Optimization of geological carbon storage operations with multimodal latent dynamic model and deep reinforcement learning
Zhongzheng Wang, Yuntian Chen, Guodong Chen, Dongxiao Zhang
TL;DR
This work addresses the computational bottleneck of optimizing geological carbon storage (GCS) operations by introducing the multimodal latent dynamic (MLD) model, a three-module surrogate that compresses multimodal inputs into a latent space, evolves latent states, and predicts flow responses. Coupled with soft actor-critic reinforcement learning, the MLD surrogate enables fast, generalizable policy optimization (MSDRL) that maximizes net present value ($NPV$) over the project horizon. The study demonstrates strong forward-model accuracy and significant efficiency gains, achieving higher $NPV$ than gradient-free and surrogate baselines while reducing computation by over 60%, with evidence of generalization to unseen geological scenarios. The framework offers a scalable pathway for data-driven, online-capable optimization in subsurface energy systems and can be extended to incorporate constraints and alternative DRL algorithms.
Abstract
Maximizing storage performance in geological carbon storage (GCS) is crucial for commercial deployment, but traditional optimization demands resource-intensive simulations, posing computational challenges. This study introduces the multimodal latent dynamic (MLD) model, a deep learning framework for fast flow prediction and well control optimization in GCS. The MLD model includes a representation module for compressed latent representations, a transition module for system state evolution, and a prediction module for flow responses.

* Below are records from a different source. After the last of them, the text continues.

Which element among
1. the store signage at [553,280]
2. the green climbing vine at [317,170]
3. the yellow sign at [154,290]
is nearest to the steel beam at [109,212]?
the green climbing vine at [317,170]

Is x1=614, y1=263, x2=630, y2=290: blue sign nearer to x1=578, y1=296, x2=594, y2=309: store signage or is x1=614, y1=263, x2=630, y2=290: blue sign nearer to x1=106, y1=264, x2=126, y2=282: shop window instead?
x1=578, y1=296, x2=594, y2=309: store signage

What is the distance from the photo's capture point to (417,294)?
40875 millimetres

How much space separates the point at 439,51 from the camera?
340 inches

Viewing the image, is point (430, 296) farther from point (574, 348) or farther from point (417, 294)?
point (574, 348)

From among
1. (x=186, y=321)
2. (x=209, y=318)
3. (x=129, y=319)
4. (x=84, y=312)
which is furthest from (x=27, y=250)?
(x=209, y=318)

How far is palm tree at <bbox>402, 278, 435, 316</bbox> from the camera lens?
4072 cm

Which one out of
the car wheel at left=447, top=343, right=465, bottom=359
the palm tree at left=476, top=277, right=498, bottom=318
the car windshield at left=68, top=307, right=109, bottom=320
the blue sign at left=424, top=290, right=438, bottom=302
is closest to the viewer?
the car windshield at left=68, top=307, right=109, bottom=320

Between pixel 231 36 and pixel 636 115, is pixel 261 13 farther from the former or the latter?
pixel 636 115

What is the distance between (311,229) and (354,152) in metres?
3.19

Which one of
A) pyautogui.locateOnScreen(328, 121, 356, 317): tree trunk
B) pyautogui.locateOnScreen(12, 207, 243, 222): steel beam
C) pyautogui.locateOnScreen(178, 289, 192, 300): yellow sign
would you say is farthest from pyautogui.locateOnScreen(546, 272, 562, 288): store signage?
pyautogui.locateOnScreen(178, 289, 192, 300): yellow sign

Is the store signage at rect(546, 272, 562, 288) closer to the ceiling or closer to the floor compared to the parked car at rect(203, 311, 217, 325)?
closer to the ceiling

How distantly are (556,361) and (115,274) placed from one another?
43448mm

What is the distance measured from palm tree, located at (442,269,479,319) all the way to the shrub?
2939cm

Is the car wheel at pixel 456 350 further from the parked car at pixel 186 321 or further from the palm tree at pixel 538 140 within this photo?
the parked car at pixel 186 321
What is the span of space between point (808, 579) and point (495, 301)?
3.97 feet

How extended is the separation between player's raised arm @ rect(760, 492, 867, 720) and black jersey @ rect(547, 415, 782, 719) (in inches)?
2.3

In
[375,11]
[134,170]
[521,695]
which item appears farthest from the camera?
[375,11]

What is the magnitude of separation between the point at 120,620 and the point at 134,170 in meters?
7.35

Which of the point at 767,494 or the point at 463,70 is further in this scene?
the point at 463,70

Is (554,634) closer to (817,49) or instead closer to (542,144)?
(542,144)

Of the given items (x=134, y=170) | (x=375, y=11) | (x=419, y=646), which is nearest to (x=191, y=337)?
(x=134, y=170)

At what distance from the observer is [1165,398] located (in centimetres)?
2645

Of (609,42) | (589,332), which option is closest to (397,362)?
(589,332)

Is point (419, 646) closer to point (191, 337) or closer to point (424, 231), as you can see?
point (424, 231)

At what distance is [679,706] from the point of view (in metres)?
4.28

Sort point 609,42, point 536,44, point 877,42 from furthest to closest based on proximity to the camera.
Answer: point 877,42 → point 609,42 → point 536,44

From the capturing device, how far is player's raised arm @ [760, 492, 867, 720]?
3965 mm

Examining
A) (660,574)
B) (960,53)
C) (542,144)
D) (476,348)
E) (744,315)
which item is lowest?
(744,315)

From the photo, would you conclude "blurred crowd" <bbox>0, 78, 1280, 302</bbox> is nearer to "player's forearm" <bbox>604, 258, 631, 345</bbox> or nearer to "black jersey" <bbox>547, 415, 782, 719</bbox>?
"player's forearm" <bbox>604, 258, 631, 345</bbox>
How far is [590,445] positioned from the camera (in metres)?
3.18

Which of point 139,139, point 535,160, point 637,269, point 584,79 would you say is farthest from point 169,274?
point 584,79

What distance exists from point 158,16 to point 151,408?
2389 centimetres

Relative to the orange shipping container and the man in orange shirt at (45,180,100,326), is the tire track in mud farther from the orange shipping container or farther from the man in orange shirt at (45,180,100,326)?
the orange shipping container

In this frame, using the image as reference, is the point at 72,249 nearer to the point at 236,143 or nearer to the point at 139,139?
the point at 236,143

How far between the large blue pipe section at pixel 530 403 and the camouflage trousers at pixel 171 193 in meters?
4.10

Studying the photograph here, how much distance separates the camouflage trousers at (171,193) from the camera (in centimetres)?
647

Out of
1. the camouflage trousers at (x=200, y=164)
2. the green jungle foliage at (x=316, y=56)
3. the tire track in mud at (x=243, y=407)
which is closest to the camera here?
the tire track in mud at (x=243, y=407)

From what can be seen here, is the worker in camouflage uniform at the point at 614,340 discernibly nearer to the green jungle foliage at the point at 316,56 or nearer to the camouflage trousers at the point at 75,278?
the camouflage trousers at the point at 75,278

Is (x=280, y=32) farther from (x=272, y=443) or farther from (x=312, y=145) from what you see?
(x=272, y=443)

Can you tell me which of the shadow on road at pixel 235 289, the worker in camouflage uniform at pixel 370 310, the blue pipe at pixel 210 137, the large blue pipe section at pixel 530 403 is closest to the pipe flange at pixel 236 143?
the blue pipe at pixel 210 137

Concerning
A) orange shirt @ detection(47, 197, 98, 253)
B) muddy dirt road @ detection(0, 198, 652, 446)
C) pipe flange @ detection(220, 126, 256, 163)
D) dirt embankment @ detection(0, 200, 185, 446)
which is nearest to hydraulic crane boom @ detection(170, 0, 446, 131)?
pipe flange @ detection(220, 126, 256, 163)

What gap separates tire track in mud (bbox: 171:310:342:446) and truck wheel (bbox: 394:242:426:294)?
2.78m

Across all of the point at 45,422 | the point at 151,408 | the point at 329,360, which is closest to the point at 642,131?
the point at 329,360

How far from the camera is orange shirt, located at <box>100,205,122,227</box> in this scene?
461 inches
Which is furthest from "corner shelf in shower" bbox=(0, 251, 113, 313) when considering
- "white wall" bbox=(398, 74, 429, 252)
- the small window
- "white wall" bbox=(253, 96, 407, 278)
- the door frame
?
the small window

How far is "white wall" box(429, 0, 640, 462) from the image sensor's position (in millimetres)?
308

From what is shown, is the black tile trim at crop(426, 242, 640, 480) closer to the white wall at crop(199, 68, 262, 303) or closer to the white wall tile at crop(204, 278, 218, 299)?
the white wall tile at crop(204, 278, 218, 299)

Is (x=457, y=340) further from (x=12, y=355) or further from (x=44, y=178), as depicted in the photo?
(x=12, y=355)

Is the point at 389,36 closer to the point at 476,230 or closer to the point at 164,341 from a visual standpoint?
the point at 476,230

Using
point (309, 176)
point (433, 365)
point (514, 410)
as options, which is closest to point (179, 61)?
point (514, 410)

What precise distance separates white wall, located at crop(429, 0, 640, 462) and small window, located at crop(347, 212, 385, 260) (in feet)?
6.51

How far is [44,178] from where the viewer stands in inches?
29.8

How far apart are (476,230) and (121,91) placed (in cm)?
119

A novel training strategy combining regression loss and joint-embedding consistency loss enhances temporal consistency and multi-step prediction accuracy. Unlike existing models, the MLD supports diverse input modalities, allowing comprehensive data interactions. The MLD model, resembling a Markov decision process (MDP), can train deep reinforcement learning agents, specifically using the soft actor-critic (SAC) algorithm, to maximize net present value (NPV) through continuous interactions. The approach outperforms traditional methods, achieving the highest NPV while reducing computational resources by over 60%. It also demonstrates strong generalization performance, providing improved decisions for new scenarios based on knowledge from previous ones.